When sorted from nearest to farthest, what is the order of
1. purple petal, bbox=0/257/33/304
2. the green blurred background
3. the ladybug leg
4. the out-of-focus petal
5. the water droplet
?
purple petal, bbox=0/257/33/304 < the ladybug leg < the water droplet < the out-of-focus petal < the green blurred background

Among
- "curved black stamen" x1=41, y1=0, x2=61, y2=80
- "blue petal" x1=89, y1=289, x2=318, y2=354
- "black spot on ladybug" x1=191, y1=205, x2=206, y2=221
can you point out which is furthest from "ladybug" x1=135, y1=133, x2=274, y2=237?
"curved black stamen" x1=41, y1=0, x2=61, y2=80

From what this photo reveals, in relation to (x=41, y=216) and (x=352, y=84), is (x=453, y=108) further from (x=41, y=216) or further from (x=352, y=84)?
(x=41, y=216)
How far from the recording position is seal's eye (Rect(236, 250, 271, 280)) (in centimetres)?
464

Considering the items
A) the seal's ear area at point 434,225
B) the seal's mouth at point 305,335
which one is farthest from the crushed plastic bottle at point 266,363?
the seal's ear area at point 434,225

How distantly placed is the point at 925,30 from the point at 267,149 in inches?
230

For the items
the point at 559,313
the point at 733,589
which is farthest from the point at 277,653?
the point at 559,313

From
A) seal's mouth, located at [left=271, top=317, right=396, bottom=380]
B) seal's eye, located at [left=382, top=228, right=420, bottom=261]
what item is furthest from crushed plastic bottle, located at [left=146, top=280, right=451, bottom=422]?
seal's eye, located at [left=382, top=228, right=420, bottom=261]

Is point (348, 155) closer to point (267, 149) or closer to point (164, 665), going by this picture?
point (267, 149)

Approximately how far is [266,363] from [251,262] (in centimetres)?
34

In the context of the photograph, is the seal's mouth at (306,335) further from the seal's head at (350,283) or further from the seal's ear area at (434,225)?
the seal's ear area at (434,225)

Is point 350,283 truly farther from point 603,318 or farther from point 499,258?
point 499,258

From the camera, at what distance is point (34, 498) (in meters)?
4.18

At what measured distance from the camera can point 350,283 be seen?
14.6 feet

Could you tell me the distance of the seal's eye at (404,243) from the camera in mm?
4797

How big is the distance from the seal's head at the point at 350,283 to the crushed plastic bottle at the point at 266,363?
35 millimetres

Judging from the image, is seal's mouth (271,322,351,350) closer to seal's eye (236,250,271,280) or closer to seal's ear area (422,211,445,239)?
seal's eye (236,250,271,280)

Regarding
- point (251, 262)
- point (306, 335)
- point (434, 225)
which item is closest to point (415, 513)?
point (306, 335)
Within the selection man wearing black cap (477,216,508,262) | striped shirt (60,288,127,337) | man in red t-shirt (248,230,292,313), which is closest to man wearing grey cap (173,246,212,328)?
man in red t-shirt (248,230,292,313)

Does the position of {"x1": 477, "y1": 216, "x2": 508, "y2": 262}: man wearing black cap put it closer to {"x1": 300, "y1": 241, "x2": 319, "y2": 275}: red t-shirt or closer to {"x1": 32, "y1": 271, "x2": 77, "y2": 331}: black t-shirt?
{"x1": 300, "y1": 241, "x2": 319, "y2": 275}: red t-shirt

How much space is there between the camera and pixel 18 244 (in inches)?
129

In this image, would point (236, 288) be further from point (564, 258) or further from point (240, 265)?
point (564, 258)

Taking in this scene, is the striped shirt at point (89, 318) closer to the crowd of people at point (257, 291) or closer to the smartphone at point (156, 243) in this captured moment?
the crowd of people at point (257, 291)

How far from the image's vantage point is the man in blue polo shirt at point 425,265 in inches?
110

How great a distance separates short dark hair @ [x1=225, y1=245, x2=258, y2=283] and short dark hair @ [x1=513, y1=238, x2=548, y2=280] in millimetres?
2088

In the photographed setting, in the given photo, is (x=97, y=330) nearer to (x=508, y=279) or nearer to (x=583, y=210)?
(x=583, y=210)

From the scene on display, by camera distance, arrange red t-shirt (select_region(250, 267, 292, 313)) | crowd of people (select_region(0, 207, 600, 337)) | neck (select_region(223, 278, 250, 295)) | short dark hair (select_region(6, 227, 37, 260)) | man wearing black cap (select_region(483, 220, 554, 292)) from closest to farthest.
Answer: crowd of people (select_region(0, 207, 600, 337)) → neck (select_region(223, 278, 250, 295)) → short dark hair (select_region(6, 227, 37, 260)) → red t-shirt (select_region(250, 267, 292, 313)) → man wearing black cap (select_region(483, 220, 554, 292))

▸ **TO DO**: Could you turn the part of the listing that opens with the line containing "In the context" and closes with the line containing "35 millimetres" into a Markdown table with the columns Row and Line? Include both of those lines and leave out any blank lines.

▸ **FULL SOLUTION**:
| Row | Line |
|---|---|
| 1 | In the context of the photograph, is the seal's mouth at (306,335) further from the seal's head at (350,283) or further from the seal's ear area at (434,225)? |
| 2 | the seal's ear area at (434,225) |
| 3 | Is point 350,283 truly farther from point 603,318 or farther from point 499,258? |
| 4 | point 499,258 |
| 5 | From the camera, at what distance is point (34, 498) (in meters)? |
| 6 | 4.18 |
| 7 | At what measured distance from the camera can point 350,283 be seen? |
| 8 | 14.6 feet |
| 9 | Could you tell me the distance of the seal's eye at (404,243) from the camera in mm? |
| 10 | 4797 |
| 11 | How big is the distance from the seal's head at the point at 350,283 to the crushed plastic bottle at the point at 266,363? |
| 12 | 35 millimetres |